### Travail à faire
Dans le texte sur la clématite des haies, à partir de quel âge les tiges atteignent-elles le stade adulte ?

### Texte source

Clematis vitalba

15/11/2020 

Tigibus le chauffeur fit passer des tisons enflammés. On emboucha les morceaux de « vélie* » et tous, fermant à demi les yeux, tordant les bajoues, pinçant les lèvres, plissant le front, se mirent à tirer de toute leur énergie. Parfois même, tant on y mettait d’ardeur, il arrivait que la clématite bien sèche, s’enflammait et alors on admirait et tous s’appliquaient à réaliser cet exploit…. 

Cet extrait de La guerre des boutons de Louis Pergaud paru en 1912 plante le décor : derrière cette locution « bois à fumer » se cache la clématite des haies ou clématite vigne-blanche, une liane très commune dans presque toute la France.

* En Franche-Comté, région d’origine de L. Pergaud, la clématite était connue sous plusieurs noms populaires proches : vélier, véhier, villé, vélie, veuillet ou vieille. Ces surnoms renvoient (peut-être ?) à l’image du vieillard à tête blanche suscité par les fruits secs (voir la seconde chronique) .

Parmi ses innombrables noms populaires, plusieurs tournent autour de ce thème de « plante à fumer » : bois fumerot, bois de fume, fumerottefumaille, bois de pipe, bois fumant ; chez nos voisins anglo-saxons on l’a nommée baccy plant (plante tabac) ou  sheperd’s delight (délice pour le berger qui la fume).  Tous ces noms font allusion à l’utilisation de ses grosses tiges séchées, découpées en tronçons que les garçons (évidemment !) de la campagne, autrefois, fumaient en cachette comme un cigare, d’autant que ce bois fumé n’irrite que très peu la gorge. 

Nous allons découvrir en détail cette remarquable liane ligneuse à partir de cette anecdote. Dans une seconde chronique, nous nous intéresserons aux feuilles, fleurs et fruits de la clématite des haies. 

Vraie liane

La clématite des haies se présente sous deux aspects différents : dans les milieux buissonnants bas comme les haies ou les friches, elle forme des tapis ou des dômes enchevêtrés, inextricables recouvrant le moindre support qui dépasse ; en milieu arboré, elle grimpe aux arbres et forme des  rideaux de « vraies » lianes ; ce sont elles qui vont ici retenir notre attention. Elles correspondent au stade adulte des tiges acquis à partir de l’âge de dix ans.

### Lignes de données
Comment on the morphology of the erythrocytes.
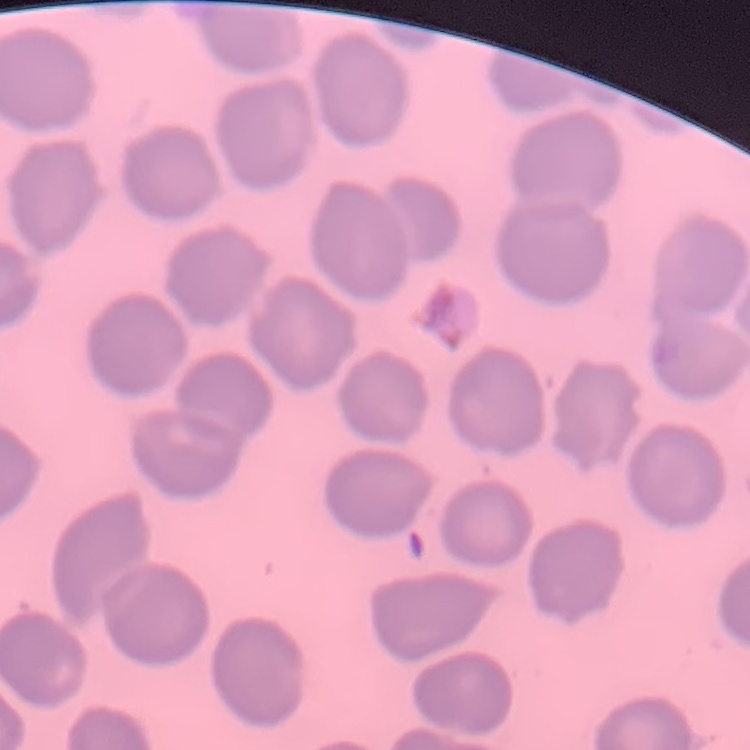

### Résultat obtenu
À partir de l'âge de dix ans.